After the press conference introducing him as the 12th bishop of the Catholic Diocese of Cleveland, Bishop Edward C. Malesic spent a few minutes greeting masked diocesan employees who were in socially distanced groups. Then he went across the street to the Cathedral of St. John the Evangelist where he celebrated noon Mass.
“I’m a priest at heart. Being a parish priest was all I ever wanted to do,” the bishop-designate said. “I am truly humbled and feel unworthy,” he added, referring to his new appointment from Pope Francis. He currently serves as the fifth bishop of the Diocese of Greensburg, Pennsylvania. He noted that Cleveland has about five times as many people and priests as Greensburg, which makes the task seem a bit daunting.
“I hope the pope chose wisely,” he quipped.
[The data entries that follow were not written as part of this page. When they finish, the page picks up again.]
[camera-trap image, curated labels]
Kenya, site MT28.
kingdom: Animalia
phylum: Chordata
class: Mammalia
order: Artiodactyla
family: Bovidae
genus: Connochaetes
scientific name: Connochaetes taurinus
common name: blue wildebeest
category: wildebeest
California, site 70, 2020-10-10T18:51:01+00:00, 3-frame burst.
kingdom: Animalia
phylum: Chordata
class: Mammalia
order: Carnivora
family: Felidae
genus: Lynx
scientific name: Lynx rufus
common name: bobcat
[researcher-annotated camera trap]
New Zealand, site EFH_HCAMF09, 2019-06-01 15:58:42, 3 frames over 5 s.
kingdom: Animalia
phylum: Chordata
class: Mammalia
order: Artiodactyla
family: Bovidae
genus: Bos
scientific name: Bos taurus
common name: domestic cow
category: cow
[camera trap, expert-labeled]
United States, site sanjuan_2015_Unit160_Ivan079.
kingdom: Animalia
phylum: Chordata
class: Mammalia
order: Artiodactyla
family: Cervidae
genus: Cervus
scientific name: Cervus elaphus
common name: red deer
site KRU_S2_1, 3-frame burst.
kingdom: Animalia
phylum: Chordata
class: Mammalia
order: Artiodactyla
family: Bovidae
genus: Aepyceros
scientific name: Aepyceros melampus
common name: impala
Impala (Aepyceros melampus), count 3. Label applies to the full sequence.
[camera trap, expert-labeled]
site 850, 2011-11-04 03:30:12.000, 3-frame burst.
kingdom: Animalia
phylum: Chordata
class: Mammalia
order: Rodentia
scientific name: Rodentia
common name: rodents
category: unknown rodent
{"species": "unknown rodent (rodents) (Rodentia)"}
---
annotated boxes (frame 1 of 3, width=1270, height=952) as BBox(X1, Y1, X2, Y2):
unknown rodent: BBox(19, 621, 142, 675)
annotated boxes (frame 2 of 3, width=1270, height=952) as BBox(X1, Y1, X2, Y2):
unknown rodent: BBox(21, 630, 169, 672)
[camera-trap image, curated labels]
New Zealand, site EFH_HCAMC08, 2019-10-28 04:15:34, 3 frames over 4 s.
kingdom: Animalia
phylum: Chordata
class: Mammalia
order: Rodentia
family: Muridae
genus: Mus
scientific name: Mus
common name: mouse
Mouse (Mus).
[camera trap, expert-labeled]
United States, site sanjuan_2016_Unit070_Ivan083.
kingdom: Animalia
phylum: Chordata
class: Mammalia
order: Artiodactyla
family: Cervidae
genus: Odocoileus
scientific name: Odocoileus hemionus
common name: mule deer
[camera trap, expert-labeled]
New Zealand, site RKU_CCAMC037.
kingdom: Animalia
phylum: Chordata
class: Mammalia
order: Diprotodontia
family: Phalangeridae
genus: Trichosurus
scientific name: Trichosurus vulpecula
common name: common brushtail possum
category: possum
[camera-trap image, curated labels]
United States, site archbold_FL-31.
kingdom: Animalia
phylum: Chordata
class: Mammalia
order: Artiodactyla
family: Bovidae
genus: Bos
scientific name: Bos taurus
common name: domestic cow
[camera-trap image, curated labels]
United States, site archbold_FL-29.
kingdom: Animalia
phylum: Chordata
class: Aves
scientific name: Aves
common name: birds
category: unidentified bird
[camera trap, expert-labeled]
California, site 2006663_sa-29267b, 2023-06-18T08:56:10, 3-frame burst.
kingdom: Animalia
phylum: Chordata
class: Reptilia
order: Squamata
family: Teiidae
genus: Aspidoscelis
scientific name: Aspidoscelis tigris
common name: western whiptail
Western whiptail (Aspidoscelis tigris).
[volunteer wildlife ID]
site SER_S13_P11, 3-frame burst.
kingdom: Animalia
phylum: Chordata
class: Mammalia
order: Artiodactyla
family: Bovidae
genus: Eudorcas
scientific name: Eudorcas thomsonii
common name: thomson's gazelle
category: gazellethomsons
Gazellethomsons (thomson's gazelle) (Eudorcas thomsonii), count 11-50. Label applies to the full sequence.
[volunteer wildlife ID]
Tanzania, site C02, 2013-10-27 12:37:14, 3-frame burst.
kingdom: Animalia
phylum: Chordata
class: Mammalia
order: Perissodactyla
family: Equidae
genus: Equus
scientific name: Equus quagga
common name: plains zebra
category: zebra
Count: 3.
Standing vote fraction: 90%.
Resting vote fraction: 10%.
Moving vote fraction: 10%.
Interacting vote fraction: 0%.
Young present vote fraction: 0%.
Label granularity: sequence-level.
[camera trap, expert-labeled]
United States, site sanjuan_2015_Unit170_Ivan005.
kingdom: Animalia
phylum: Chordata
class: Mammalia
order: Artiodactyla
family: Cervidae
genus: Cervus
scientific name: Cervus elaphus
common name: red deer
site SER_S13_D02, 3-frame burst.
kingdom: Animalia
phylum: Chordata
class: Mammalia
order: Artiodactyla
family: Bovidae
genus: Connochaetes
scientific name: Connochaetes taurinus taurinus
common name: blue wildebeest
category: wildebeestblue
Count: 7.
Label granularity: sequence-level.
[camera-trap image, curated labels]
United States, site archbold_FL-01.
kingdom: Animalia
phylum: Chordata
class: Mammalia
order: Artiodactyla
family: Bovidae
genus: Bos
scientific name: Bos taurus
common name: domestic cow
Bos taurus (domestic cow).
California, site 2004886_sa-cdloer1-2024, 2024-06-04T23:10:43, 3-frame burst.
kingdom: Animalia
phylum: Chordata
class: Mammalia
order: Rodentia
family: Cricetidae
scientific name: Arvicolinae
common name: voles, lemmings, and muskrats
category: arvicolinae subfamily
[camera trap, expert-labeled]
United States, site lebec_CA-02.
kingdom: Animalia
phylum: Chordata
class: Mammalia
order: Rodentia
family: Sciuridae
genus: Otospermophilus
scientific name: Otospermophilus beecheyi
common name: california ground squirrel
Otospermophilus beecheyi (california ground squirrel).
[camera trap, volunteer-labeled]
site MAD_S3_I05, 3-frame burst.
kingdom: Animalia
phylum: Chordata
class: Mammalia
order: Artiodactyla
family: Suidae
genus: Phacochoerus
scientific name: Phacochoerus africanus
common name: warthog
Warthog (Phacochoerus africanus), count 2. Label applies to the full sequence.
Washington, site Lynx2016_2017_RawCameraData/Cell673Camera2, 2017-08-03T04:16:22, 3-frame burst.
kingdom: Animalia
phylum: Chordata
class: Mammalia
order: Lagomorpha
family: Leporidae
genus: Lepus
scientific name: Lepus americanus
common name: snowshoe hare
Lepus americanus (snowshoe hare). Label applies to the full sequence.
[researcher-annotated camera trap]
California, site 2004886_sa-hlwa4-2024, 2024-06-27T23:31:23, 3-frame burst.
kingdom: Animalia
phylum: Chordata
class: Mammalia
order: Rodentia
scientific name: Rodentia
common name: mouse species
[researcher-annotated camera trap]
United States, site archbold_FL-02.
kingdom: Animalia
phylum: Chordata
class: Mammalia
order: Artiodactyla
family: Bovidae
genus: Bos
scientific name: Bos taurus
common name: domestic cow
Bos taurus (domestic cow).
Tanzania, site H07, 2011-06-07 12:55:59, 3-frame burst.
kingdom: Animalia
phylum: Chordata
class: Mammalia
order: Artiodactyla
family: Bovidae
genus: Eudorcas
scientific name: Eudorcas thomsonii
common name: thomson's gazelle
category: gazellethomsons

In the Gospel, Bishop Malesic noted that Jesus said: “Come to me, all you who labor and are burdened, and I will give you rest. Take my yoke upon you and learn from me, for I am meek and humble of heart; and you will find rest for yourselves. For my yoke is easy, and my burden light.”
He said we come today looking for comfort from Jesus. “He does the heavy lifting for us,” the bishop said. “We do this work together.”
Each of us faces burdens in our daily lives. For some there are family issues; others may feel ostracized at work and many are fearful of the coronavirus that continues to affect our daily lives..
‘Whatever your burden is, remember we’re yoked to Jesus and just need to ask him for help,” he added.
Bishop Malesic shared the story of a boy helping his father with yard work. He said the boy was picking up rocks and his father noticed him struggling with a very big, heavy rock.
“I can’t do it,” the boy told his father as he tried to move the rock. The father asked if he had used all of his strength, and the boy said he had.
“No, you didn’t ask me for help,” the father replied.
The two of them working together were able to lift and move the rock, the bishop said, comparing that situation to us asking the Lord – through prayer – for help.
“Lord, it is you who have accomplished all we’ve ever done,” Bishop Malesic said, emphasizing the importance of recognizing God’s strength and asking for his help. He did just that by asking the congregation, “Please pray for me.”
“Thank you for welcoming me here today,” he told those gathered for Mass. “God bless you and those you love.”
Bishop Malesic will be installed at a Mass on Sept. 14 in the cathedral. Until then, Father Don Oleksiak, diocesan administrator, will continue to oversee operations in the diocese.